» **WRITTEN TASK**
Rewrite the lines below as a numbered list, leaving out the blank lines and the pictures.

┏━━

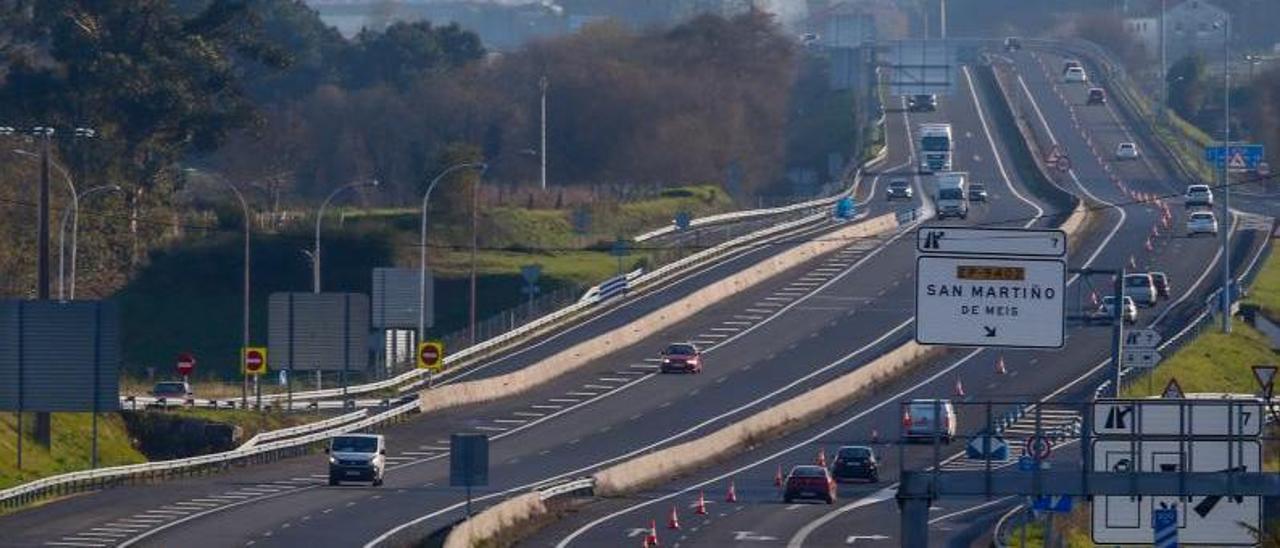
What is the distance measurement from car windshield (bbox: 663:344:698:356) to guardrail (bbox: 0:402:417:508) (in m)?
12.5

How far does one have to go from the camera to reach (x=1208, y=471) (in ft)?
102

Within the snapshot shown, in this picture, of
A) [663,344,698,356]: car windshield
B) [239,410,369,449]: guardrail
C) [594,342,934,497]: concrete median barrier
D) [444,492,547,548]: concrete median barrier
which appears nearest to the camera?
[444,492,547,548]: concrete median barrier

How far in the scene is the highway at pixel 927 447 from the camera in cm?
5419

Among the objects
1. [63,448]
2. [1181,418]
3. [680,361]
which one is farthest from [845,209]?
[1181,418]

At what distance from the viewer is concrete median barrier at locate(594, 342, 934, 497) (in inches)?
2447

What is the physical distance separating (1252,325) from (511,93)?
Result: 9071cm

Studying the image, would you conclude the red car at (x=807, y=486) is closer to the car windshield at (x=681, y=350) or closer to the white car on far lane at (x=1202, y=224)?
the car windshield at (x=681, y=350)

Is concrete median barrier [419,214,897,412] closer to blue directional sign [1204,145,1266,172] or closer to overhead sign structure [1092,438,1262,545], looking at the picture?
blue directional sign [1204,145,1266,172]

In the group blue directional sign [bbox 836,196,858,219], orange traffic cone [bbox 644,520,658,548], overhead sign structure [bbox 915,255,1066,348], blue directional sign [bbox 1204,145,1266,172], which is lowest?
orange traffic cone [bbox 644,520,658,548]

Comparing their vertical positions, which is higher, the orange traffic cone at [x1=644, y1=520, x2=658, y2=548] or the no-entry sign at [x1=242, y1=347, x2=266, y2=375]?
the no-entry sign at [x1=242, y1=347, x2=266, y2=375]

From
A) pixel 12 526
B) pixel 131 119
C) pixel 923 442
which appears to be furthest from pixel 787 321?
pixel 12 526

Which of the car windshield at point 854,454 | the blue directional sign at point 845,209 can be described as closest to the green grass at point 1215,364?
the car windshield at point 854,454

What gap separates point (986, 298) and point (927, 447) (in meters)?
40.3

┗━━

» **SOLUTION TO THIS TASK**
1. What is the distance measurement from car windshield (bbox: 663:344:698:356) to guardrail (bbox: 0:402:417:508) (in m)?
2. 12.5
3. How far does one have to go from the camera to reach (x=1208, y=471) (in ft)?
4. 102
5. Within the snapshot shown, in this picture, of
6. A) [663,344,698,356]: car windshield
7. B) [239,410,369,449]: guardrail
8. C) [594,342,934,497]: concrete median barrier
9. D) [444,492,547,548]: concrete median barrier
10. which appears nearest to the camera?
11. [444,492,547,548]: concrete median barrier
12. How far in the scene is the highway at pixel 927 447 from the camera in cm?
13. 5419
14. Among the objects
15. 1. [63,448]
16. 2. [1181,418]
17. 3. [680,361]
18. which one is farthest from [845,209]?
19. [1181,418]
20. At what distance from the viewer is concrete median barrier at locate(594, 342, 934, 497) (in inches)?
21. 2447
22. What is the physical distance separating (1252,325) from (511,93)?
23. Result: 9071cm
24. Studying the image, would you conclude the red car at (x=807, y=486) is closer to the car windshield at (x=681, y=350) or closer to the white car on far lane at (x=1202, y=224)?
25. the car windshield at (x=681, y=350)
26. Is concrete median barrier [419,214,897,412] closer to blue directional sign [1204,145,1266,172] or closer to overhead sign structure [1092,438,1262,545], looking at the picture?
27. blue directional sign [1204,145,1266,172]
28. In the group blue directional sign [bbox 836,196,858,219], orange traffic cone [bbox 644,520,658,548], overhead sign structure [bbox 915,255,1066,348], blue directional sign [bbox 1204,145,1266,172], which is lowest?
29. orange traffic cone [bbox 644,520,658,548]
30. Comparing their vertical positions, which is higher, the orange traffic cone at [x1=644, y1=520, x2=658, y2=548] or the no-entry sign at [x1=242, y1=347, x2=266, y2=375]?
31. the no-entry sign at [x1=242, y1=347, x2=266, y2=375]
32. From
33. A) pixel 12 526
34. B) pixel 131 119
35. C) pixel 923 442
36. which appears to be furthest from pixel 787 321?
37. pixel 12 526
38. Which of the car windshield at point 854,454 | the blue directional sign at point 845,209 can be described as closest to the green grass at point 1215,364?
39. the car windshield at point 854,454
40. What gap separates point (986, 298) and point (927, 447) (in meters)?
41. 40.3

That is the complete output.